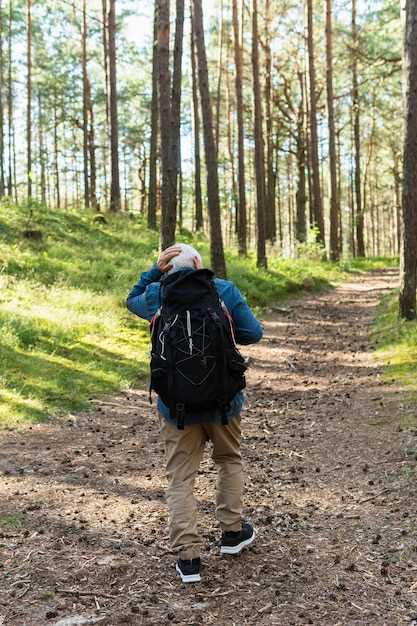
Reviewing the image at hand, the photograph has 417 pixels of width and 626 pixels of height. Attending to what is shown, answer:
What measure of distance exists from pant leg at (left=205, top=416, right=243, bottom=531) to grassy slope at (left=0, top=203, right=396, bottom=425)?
379 cm

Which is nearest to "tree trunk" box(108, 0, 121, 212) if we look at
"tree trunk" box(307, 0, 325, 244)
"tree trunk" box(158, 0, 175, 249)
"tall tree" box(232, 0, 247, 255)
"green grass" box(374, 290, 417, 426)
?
"tall tree" box(232, 0, 247, 255)

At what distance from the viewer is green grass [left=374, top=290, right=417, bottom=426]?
7886 mm

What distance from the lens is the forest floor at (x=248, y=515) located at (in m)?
3.30

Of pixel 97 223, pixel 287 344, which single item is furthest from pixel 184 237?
pixel 287 344

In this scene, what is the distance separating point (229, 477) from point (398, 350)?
641 centimetres

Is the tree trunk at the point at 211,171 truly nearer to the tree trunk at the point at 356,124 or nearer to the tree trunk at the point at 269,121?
the tree trunk at the point at 356,124

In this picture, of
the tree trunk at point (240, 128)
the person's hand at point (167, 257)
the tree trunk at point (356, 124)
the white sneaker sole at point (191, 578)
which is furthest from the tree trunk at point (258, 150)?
the white sneaker sole at point (191, 578)

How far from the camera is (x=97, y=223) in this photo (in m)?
19.5

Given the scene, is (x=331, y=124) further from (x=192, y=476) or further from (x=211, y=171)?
(x=192, y=476)

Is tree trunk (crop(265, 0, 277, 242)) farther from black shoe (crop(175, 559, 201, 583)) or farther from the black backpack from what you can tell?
black shoe (crop(175, 559, 201, 583))

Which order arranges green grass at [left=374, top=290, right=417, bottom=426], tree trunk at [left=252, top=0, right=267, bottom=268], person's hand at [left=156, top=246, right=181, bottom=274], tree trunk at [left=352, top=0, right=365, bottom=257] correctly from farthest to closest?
tree trunk at [left=352, top=0, right=365, bottom=257], tree trunk at [left=252, top=0, right=267, bottom=268], green grass at [left=374, top=290, right=417, bottom=426], person's hand at [left=156, top=246, right=181, bottom=274]

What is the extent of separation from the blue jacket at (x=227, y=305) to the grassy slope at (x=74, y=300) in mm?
3712

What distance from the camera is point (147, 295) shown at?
3.81 metres

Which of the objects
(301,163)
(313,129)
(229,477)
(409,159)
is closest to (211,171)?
(409,159)
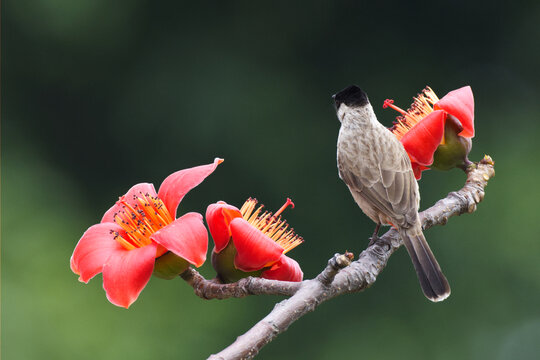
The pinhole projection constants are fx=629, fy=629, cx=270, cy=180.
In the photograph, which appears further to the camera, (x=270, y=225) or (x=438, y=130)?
(x=438, y=130)

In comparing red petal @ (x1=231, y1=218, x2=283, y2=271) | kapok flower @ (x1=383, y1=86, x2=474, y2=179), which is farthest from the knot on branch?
kapok flower @ (x1=383, y1=86, x2=474, y2=179)

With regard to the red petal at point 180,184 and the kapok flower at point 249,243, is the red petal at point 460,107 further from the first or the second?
the red petal at point 180,184

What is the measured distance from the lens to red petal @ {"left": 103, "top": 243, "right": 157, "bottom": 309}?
0.90m

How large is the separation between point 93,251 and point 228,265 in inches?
8.9

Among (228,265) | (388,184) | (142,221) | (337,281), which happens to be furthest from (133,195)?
(388,184)

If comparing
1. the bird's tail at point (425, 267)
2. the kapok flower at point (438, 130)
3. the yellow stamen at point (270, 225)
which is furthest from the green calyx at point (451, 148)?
the yellow stamen at point (270, 225)

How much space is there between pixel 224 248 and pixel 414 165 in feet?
1.86

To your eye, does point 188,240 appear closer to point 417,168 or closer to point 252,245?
point 252,245

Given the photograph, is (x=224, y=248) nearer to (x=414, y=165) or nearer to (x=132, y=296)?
(x=132, y=296)

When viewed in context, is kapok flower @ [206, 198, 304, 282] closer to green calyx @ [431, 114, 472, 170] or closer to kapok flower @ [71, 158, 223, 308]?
kapok flower @ [71, 158, 223, 308]

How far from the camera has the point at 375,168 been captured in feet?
5.23

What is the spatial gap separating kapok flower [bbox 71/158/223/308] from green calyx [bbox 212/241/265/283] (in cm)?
7

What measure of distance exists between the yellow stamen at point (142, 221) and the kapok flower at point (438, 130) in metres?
0.57

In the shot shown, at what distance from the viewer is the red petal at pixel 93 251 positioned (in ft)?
3.18
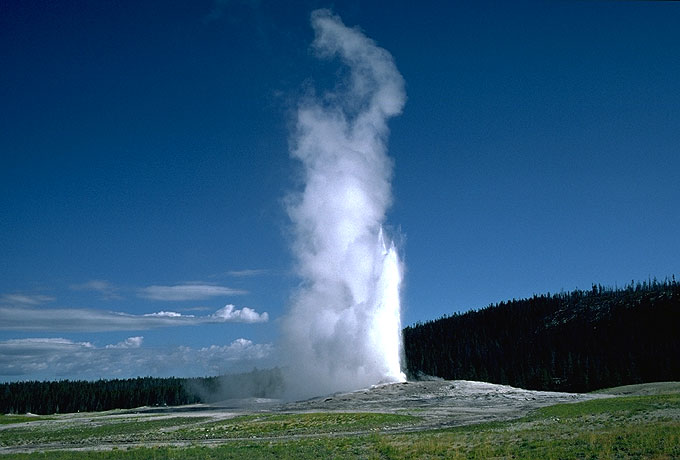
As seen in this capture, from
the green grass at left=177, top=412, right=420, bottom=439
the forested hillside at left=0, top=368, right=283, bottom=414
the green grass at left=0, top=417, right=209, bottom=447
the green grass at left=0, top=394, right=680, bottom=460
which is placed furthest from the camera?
the forested hillside at left=0, top=368, right=283, bottom=414

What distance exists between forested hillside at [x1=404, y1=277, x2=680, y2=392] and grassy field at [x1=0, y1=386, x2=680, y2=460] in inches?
2919

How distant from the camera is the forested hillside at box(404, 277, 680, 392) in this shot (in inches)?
4476

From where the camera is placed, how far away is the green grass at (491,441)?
82.2 ft

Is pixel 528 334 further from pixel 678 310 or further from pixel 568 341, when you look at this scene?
pixel 678 310

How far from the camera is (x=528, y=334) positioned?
18388 centimetres

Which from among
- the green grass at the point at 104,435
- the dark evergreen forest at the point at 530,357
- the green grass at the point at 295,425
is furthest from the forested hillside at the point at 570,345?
the green grass at the point at 104,435

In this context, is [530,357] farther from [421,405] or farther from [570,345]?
[421,405]

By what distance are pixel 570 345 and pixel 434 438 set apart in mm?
133607

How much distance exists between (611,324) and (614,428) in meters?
143

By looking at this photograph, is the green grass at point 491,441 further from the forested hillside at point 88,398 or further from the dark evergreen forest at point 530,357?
the forested hillside at point 88,398

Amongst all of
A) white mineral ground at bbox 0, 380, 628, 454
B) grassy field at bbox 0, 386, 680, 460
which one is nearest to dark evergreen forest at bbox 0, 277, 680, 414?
white mineral ground at bbox 0, 380, 628, 454

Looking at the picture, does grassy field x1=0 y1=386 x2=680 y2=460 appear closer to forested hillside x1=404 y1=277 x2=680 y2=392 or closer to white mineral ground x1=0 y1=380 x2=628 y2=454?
white mineral ground x1=0 y1=380 x2=628 y2=454

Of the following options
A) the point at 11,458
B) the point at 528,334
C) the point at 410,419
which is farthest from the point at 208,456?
the point at 528,334

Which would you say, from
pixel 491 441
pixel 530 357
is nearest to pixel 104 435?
pixel 491 441
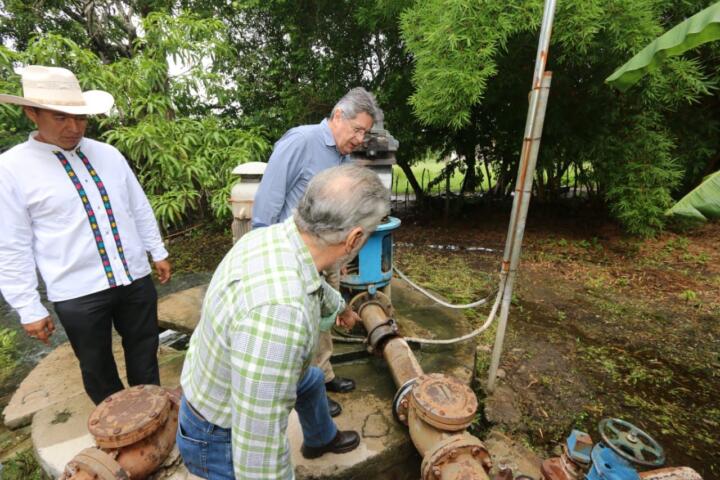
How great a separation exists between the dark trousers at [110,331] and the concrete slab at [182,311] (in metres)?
1.06

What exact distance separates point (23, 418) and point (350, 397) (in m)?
2.25

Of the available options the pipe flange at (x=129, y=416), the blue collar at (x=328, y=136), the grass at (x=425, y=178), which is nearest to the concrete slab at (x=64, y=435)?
the pipe flange at (x=129, y=416)

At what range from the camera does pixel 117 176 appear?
2117mm

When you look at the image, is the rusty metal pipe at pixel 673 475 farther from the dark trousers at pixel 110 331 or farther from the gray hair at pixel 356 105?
the dark trousers at pixel 110 331

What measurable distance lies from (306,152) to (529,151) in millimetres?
1353

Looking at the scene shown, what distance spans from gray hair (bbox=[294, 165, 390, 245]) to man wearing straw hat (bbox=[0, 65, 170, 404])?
1.48 meters

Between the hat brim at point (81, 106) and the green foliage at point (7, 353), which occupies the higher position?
the hat brim at point (81, 106)

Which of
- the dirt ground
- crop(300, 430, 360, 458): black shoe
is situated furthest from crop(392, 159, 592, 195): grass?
crop(300, 430, 360, 458): black shoe

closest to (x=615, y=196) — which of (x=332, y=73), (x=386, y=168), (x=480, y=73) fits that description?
(x=480, y=73)

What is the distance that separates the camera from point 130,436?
167 centimetres

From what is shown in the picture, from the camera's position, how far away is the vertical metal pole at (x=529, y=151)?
6.73ft

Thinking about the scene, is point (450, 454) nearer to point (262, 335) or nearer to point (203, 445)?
point (203, 445)

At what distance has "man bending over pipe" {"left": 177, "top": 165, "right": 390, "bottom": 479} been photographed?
99 centimetres

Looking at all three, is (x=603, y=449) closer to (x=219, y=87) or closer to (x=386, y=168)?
(x=386, y=168)
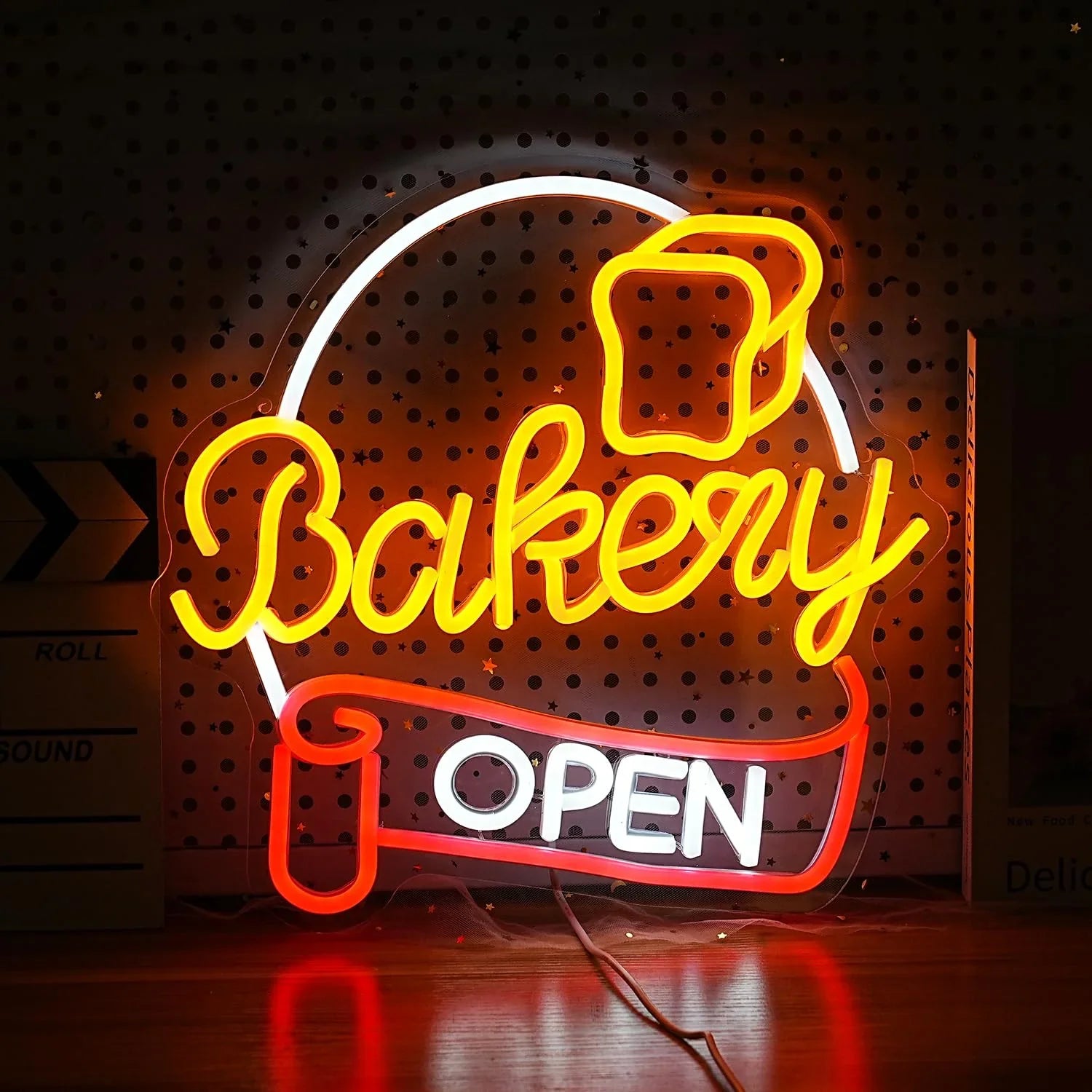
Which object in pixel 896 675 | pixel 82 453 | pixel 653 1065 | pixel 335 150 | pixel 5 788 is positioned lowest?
pixel 653 1065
_ _ _
### SHORT PROBLEM
Emit the lines from the line containing "Of the following options" to the final line of the material, inclusive, exactly as written; pictures are excluded.

### RESULT
Of the following options
A) the point at 11,458
B) the point at 528,334
C) the point at 410,419
which is farthest from the point at 208,456?
the point at 528,334

Which would you say, from
pixel 491 441
pixel 530 357
is nearest to pixel 104 435?
pixel 491 441
How great a separation exists between the dark trousers at [110,331] and the concrete slab at [182,311] (in metres)?
1.06

What exact distance separates point (23, 418) and point (350, 397) (in m)?
2.25

Of the available options the pipe flange at (x=129, y=416), the blue collar at (x=328, y=136), the grass at (x=425, y=178), which is nearest to the concrete slab at (x=64, y=435)?
the pipe flange at (x=129, y=416)

At what range from the camera does pixel 117 176 appear?
2117mm

When you look at the image, is the rusty metal pipe at pixel 673 475 farther from the dark trousers at pixel 110 331 or farther from the gray hair at pixel 356 105?
the dark trousers at pixel 110 331

What measurable distance lies from (306,152) to (529,151) in millimetres?
1353

Looking at the scene shown, what distance spans from gray hair (bbox=[294, 165, 390, 245]) to man wearing straw hat (bbox=[0, 65, 170, 404])?
1.48 meters

Between the hat brim at point (81, 106) and the green foliage at point (7, 353), which occupies the higher position?
the hat brim at point (81, 106)

Which of
- the dirt ground
- crop(300, 430, 360, 458): black shoe
is situated furthest from crop(392, 159, 592, 195): grass?
crop(300, 430, 360, 458): black shoe

closest to (x=615, y=196) — which of (x=332, y=73), (x=386, y=168), (x=480, y=73) fits that description?
(x=480, y=73)

What is the distance that separates the camera from point 130,436?
167 centimetres

From what is shown in the picture, from the camera's position, how far away is the vertical metal pole at (x=529, y=151)?
6.73ft

Thinking about the scene, is point (450, 454) nearer to point (262, 335) or nearer to point (203, 445)?
point (203, 445)

At what distance has "man bending over pipe" {"left": 177, "top": 165, "right": 390, "bottom": 479} been photographed?
99 centimetres

Looking at all three, is (x=603, y=449) closer to (x=219, y=87) or closer to (x=386, y=168)?
(x=386, y=168)
Which object in pixel 896 675 | pixel 82 453 | pixel 653 1065 | pixel 335 150 | pixel 5 788 is positioned lowest?
pixel 653 1065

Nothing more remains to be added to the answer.